Mice were rewarded or punished for licking a probe when the right visual signal was displayed (either horizontal or vertical stripes).

It’s not totally clear what the mice thought they were seeing, but based on their response to the light stimulation, it appears that they perceived it as the specific visual signal they’d been trained on — the stripes.

“Based on our experimental results, optogenetically-evoked percepts likely resembled corresponding visual percepts sufficiently to recruit the corresponding naturalistic visual-like neural dynamics and support robust and generalizable discrimination behavior,” they write.

Something that’s new about this study is that while in the past it was possible to influence the behavior of brain cells using light, it wasn’t possible to measure the effects this stimulation had on the animal’s perception.

This research suggests that not only can we influence an animal’s perception, but it can be done with great precision, down to just a few specific neurons.

Advocates of human brain hacking say that optogenetics could allow humans to enhance their central nervous systems by essentially creating new systems of neurotransmitters in their own brains that don’t interact with other existing systems. Since altered genes would require light to be activated, the chances (theoretically) would be low that they’d misfire.

A potential application for these new systems would be shining light on anxiety-involved neurons to help reduce anxiety. For now it’s just a dream, but this mouse study brings it a step closer to reality.

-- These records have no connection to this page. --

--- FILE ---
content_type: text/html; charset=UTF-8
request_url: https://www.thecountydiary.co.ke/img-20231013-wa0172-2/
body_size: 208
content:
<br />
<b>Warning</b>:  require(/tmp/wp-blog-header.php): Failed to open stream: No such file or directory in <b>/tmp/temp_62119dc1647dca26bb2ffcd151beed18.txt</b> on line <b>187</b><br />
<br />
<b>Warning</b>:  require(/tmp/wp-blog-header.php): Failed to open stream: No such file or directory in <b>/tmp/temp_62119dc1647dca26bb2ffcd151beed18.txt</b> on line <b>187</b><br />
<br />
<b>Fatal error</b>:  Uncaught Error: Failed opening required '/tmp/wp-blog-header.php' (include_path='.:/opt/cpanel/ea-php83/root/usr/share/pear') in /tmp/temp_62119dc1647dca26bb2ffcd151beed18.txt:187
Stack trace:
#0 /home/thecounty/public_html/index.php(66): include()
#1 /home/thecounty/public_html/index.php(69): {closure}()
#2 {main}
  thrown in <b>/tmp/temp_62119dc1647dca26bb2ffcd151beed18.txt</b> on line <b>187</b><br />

Abstract: Perceptual experiences may arise from neuronal activity patterns in mammalian neocortex. We probed mouse neocortex during visual discrimination using a red-shifted channelrhodopsin (ChRmine, discovered through structure-guided genome mining) alongside multiplexed multiphoton-holography (MultiSLM), achieving control of individually-specified neurons spanning large cortical volumes with millisecond precision. Stimulating a critical number of stimulus-orientation-selective neurons drove widespread recruitment of functionally-related neurons, a process enhanced by (but not requiring) orientation- discrimination task learning. Optogenetic targeting of orientation-selective ensembles elicited correct behavioral discrimination. Cortical layer specific-dynamics were apparent, as emergent neuronal activity asymmetrically propagated from layer-2/3 to layer-5, and smaller layer-5 ensembles were as effective as larger layer-2/3 ensembles in eliciting orientation discrimination behavior. Population dynamics emerging after optogenetic stimulation both correctly predicted behavior and resembled natural neural representations of visual stimuli.